Irvin D. Yalom - Und Nietzsche weinte/When Nietzsche wept

  • Ich habe es gerade zuende gelesen und werde kurz berichten:


    Erstmal Kurzbeschreibung Amazon:

    Wien, ausgehendes 19. Jahrhundert:
    Die selbstbewußte junge Russin Lou Salome drängt den angesehenen Arzt Josef Breuer, dem suizidgefährdeten Friedrich Nietzsche zu helfen und ihn von seiner zerstörerischen Obsession für sie zu kurieren. Breuer willigt ein und unterzieht Nietzsche einer neuartigen Heilungsmethode, deren Ausgang jedoch für beide unerwartet ist.


    Über den Autor
    Irvin D. Yalom, 1931 als Kind russischer Emigranten in Washington geboren, ist emeritierter Professor für Psychiatrie an der Universität Stanford. Er veröffentlichte psychotherapeutische Standardwerke, psychoanalytische Geschichten und den Roman »Und Nietzsche weinte«.

* **DATENAUSZUG**:
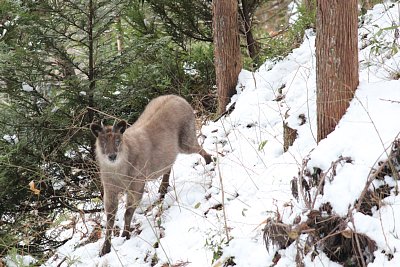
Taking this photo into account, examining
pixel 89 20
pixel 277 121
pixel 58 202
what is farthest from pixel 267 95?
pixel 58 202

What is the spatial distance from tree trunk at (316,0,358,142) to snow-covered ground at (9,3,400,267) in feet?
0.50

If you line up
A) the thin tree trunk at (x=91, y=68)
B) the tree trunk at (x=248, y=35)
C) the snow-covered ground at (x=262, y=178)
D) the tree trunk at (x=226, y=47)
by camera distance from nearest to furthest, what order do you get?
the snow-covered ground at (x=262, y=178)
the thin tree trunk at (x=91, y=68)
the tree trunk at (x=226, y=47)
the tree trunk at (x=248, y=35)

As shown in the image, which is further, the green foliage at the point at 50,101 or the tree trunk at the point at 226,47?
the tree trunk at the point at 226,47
* * *
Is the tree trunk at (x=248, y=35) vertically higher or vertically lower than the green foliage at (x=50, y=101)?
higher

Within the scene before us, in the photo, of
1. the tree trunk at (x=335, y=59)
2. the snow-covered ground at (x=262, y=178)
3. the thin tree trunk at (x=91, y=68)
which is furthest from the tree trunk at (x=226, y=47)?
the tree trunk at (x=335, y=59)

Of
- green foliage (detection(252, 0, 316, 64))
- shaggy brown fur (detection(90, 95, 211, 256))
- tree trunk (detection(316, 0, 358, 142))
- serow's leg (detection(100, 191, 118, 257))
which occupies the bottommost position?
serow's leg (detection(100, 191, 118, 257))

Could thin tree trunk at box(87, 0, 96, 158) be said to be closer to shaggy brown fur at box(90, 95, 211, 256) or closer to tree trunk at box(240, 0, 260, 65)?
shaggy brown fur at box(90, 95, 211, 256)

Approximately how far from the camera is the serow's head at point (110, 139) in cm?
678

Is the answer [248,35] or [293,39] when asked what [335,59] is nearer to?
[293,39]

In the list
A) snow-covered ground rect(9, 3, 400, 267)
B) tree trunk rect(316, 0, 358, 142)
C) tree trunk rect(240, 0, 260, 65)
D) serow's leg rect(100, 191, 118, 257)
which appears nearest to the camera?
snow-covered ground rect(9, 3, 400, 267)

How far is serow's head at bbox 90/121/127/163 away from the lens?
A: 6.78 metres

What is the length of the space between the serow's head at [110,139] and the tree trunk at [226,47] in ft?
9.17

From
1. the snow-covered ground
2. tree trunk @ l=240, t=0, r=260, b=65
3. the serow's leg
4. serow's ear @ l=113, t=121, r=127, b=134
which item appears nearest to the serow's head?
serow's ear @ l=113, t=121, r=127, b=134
* * *
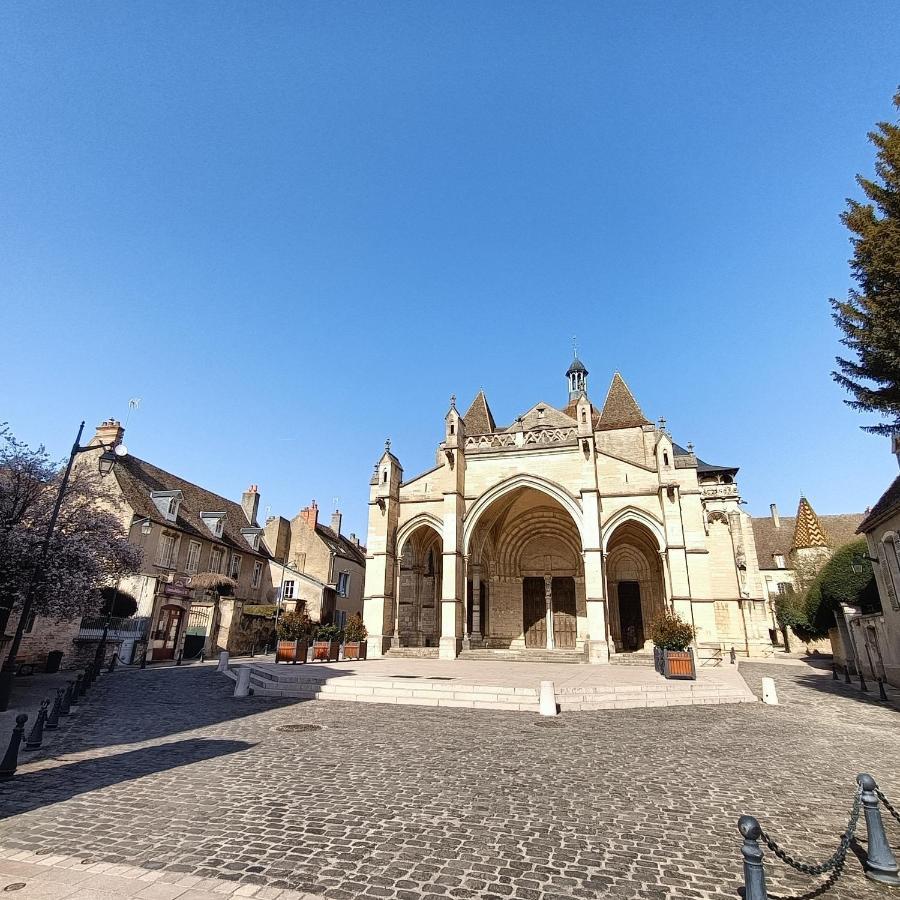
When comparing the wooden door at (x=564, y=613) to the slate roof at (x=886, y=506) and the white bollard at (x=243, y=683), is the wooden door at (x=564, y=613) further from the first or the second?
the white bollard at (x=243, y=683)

* **ZU ERLEDIGEN**:
[A] Schreibe aus dem Text über den Roman „Und Nietzsche weinte“ alles von „Irvin D. Yalom - Und“ bis hinunter zu „beide unerwartet ist.“ wortgetreu ab.
[B] Nimm den Text über den Roman „Und Nietzsche weinte“ nach seinem letzten Satz wieder auf und schreibe ihn weiter.

* **ERWARTETE ANTWORTEN**:
[A]
Irvin D. Yalom - Und Nietzsche weinte/When Nietzsche wept

  • Ich habe es gerade zuende gelesen und werde kurz berichten:


    Erstmal Kurzbeschreibung Amazon:

    Wien, ausgehendes 19. Jahrhundert:
    Die selbstbewußte junge Russin Lou Salome drängt den angesehenen Arzt Josef Breuer, dem suizidgefährdeten Friedrich Nietzsche zu helfen und ihn von seiner zerstörerischen Obsession für sie zu kurieren. Breuer willigt ein und unterzieht Nietzsche einer neuartigen Heilungsmethode, deren Ausgang jedoch für beide unerwartet ist.

[B]
    Meine Meinung:
    Zuerst etwas unsachliches vorweg:
    Wooooow! und noch mal Woooow! (musste einfach sein)


    Dies ist eine (fiktive) Geschichte über die Entwicklung der Redekur (Psychoanalyse) von Josef Breuer und deren Anwendung auf den unwilligen Patienten Friedrich Nietzsche.
    Zugegeben es ist kein "einfaches" Buch, denn die im Roman beschrieben Rededuelle zwischen Breuer und Nietzsches Philosophien muss man verdauen.Yalom hat die Geschichte aber so schön flüssig geschreiben,daß man ohne Probleme am Ball bleibt.
    Der Autor bringt einem den "Mensch" Nietzsche und sein Drama eindrucksvoll nahe.
    Ein echter "Psycho"Thriller! Mir hat jedesmal das Herz geblutet,wenn ich es weglegen musste.
    Lesen!!!!!!


    LG Schoenchen

  • Hallo Schoenchen,
    ich habe es zwar nicht so mit der Psychoanalyse, aber das Buch klingt wirklich interessant. Und von Nietzsche habe ich auch keine Ahnung :oops: .
    Da sollte ich mir das Buch doch mal vormerken, zumal mein verstorbener Großvater sich sehr für Nietzsche interessiert hat. Ich weiß noch, dass er sich mal einen ganzen Winter lang mit ihm befasst hat.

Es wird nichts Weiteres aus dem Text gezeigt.